As part of its indoor residual spraying (IRS) program, South Africa uses the most effective, and cheapest, pesticide available, DDT. Western aid agencies however won't fund IRS programs, especially if they use DDT, even though studies have shown that DDT used in IRS does not harm the environment, but does save people's lives. South Africa, being relatively wealthy, funds its own malaria control program, but as most other countries in Africa are dependant upon Western aid for malaria control, they're stuck with the only measure Western agencies will fund, Insecticide Treated bednets (ITNs).

A bednet is a lovely thing when it's used, but not when it's not. When used properly ITNs can be valuable help in controlling malaria, but often they aren't used properly. If a family can wangle a bednet, they often use it to protect the men in the family rather than the children or the pregnant women who are the most at risk from malaria, or they use it inconsistently. Families can also have a hard time obtaining a bednet because many countries have slapped high tariffs on them, which has made purchasing them prohibitively expensive. Furthermore, it's as foolish to depend in ITN use alone for the control of malaria, as it would be to depend upon IRS alone.

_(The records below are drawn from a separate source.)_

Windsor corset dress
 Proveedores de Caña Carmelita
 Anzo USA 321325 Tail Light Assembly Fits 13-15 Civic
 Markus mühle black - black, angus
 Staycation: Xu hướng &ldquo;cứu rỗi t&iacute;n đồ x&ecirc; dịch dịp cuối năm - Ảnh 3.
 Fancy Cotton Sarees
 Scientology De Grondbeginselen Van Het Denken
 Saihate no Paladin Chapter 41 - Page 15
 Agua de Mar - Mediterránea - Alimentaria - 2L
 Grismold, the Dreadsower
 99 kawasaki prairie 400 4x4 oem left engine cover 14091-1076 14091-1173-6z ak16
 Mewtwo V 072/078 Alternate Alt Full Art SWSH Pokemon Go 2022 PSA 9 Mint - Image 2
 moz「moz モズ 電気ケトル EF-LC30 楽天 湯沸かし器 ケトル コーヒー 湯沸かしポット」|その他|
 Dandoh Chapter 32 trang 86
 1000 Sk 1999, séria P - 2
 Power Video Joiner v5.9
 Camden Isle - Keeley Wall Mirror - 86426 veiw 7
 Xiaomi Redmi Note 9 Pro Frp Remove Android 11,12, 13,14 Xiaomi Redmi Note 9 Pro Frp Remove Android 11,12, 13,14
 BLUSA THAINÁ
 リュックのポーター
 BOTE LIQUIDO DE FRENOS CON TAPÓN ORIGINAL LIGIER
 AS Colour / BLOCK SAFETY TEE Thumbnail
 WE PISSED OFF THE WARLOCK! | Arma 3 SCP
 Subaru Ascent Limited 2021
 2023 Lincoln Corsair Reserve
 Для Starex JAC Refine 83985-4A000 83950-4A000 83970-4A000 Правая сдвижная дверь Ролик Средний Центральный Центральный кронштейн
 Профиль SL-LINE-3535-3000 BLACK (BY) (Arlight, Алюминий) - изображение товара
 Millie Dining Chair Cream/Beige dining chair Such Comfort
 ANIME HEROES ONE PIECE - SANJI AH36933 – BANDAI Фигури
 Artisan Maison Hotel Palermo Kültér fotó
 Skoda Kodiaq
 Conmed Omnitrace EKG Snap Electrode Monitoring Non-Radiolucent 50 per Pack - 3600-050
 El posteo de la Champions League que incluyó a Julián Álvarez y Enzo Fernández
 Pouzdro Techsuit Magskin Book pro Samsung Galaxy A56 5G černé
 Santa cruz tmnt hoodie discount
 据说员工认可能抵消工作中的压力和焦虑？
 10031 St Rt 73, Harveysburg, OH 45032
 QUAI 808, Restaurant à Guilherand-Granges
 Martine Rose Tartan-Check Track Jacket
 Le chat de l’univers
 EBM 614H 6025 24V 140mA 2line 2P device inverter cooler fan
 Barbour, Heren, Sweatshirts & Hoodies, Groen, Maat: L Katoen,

The picture is equally bleak on drugs. An article in The Lancet accused the Global Fund for AIDS, Tuberculosis, and Malaria of spending twice as much on ineffective anti malaria drugs than it does on an effective one. But at least the Global Fund will buy some artemisinin-based drugs, USAID won't purchase them at all. Aid organizations also claim that their hands are tied when giving aid. They can't, they plaintively wail, actually advise countries as to which drug to use or which method of control to use. They can only fund or not fund the proposals the countries set before them.

Unlike aid agencies, Martha has never had any problem issuing advice. What a pity that Judge Cedarbaum didn't embrace the concept of creative sentencing. Instead of sending Ms. Stewart to a minimum security prison for five months, she could have sent her to Uganda or Nigeria or any other malaria infested country in Africa (There's a wide selection from which you can choose.) and told her she can leave that country only when the malarial infection rate has dropped to half of its current rate.

With this sort of incentive, Ms. Stewart would doubtless have made the novel decision of basing malaria control on which methods would be the most effective, not on which methods would be the most palatable to people living in the malaria free world. By the time she left, not only would Ms. Stewart have dropped the malaria rate, but also she surely would be marketing a successful line of affordable and attractive bednets as well as instruction booklets on how to make your own pump sprayers for pesticide applications. Now that would have been gracious living. Martha fighting malaria, it could have been a good thing.

Jennifer Zambone works for the health advocacy group Africa Fighting Malaria.